Christ! No tree was as old as that; it must be their size that made him so jumpy. Dark as it was, the dinks could be crawling closer between lightning flashes too. At least the rain was slowing down.

The hatch cover was folded back into a clamshell seat for the man on the dome. There was a fiber pillow to put over the steel, but it was soaked and Ginelli had set it on the back deck. For the first time he could remember, the thickness of his flak jacket felt good because the air was so cold. Water that slicked off the poncho or dripped from the useless flat muzzle of the flamethrower joined the drops spattering directly onto the zippo's deck. It pooled and flowed sluggishly toward the lowest point, the open driver's hatch.
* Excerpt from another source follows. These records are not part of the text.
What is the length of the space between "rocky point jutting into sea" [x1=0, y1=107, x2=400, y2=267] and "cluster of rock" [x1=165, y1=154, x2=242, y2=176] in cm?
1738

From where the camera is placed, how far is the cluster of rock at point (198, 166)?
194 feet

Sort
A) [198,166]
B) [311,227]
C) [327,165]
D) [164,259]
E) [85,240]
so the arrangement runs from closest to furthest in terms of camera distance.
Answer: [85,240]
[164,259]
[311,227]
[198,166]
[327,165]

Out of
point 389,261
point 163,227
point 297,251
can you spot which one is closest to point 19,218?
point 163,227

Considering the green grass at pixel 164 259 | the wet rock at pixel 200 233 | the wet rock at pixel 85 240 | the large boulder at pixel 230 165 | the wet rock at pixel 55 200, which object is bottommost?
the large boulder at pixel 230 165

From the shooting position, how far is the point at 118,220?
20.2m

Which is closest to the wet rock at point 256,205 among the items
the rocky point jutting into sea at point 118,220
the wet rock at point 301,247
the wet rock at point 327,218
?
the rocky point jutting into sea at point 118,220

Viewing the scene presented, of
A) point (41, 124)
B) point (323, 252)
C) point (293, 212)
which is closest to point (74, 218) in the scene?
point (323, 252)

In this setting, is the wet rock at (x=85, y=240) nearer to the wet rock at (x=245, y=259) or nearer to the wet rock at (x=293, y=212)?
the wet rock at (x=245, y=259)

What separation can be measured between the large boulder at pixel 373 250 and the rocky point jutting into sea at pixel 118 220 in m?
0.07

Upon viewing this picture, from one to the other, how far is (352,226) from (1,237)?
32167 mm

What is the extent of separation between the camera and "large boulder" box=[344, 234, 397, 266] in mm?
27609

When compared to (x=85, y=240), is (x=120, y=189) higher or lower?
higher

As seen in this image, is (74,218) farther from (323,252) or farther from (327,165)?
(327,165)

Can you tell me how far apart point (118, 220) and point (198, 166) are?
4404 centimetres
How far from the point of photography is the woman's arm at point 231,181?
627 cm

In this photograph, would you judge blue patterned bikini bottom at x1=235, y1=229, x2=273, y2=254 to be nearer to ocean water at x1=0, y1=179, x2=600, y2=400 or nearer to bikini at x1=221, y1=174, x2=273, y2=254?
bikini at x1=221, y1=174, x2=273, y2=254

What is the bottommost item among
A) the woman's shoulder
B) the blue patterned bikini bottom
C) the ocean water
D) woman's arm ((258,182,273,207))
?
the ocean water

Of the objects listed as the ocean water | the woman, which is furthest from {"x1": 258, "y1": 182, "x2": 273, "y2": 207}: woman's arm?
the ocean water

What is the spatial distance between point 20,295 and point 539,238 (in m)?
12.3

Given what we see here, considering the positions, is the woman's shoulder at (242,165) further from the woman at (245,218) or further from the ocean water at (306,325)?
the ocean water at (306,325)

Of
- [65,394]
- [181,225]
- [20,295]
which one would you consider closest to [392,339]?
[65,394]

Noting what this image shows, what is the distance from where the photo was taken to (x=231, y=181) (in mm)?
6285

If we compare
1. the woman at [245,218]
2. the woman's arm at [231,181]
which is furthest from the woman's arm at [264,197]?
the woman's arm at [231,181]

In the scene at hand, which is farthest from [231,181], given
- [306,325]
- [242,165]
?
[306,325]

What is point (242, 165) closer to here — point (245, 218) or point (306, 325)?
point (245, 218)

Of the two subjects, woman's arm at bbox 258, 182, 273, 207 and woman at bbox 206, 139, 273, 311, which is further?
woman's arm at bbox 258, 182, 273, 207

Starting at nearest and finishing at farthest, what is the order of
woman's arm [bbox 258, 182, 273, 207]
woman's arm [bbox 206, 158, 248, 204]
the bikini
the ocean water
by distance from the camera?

The sky was starting to clear. An occasional spray fell, but the storm was over and a quarter moon shone when the broken clouds allowed it. Herrold stuck his head out from under the tarp. “How's going, man?”

Ginelli stretched some of the stiffness out of his back and began stripping off the poncho. “OK, I guess. I could use some coffee.”

“Yeah. Well, hang in there till midnight and get Murray up. We're gonna rack out now.”

Shadows from the treetops pooled massively about the boles. Although there was enough breeze to make the branches tremble, the trunks themselves were solid as cliffs, as solid as Time. The scar at the base of the god tree was perversely moonlit. The whole grove looked sinister in the darkness, but the scar itself was something more.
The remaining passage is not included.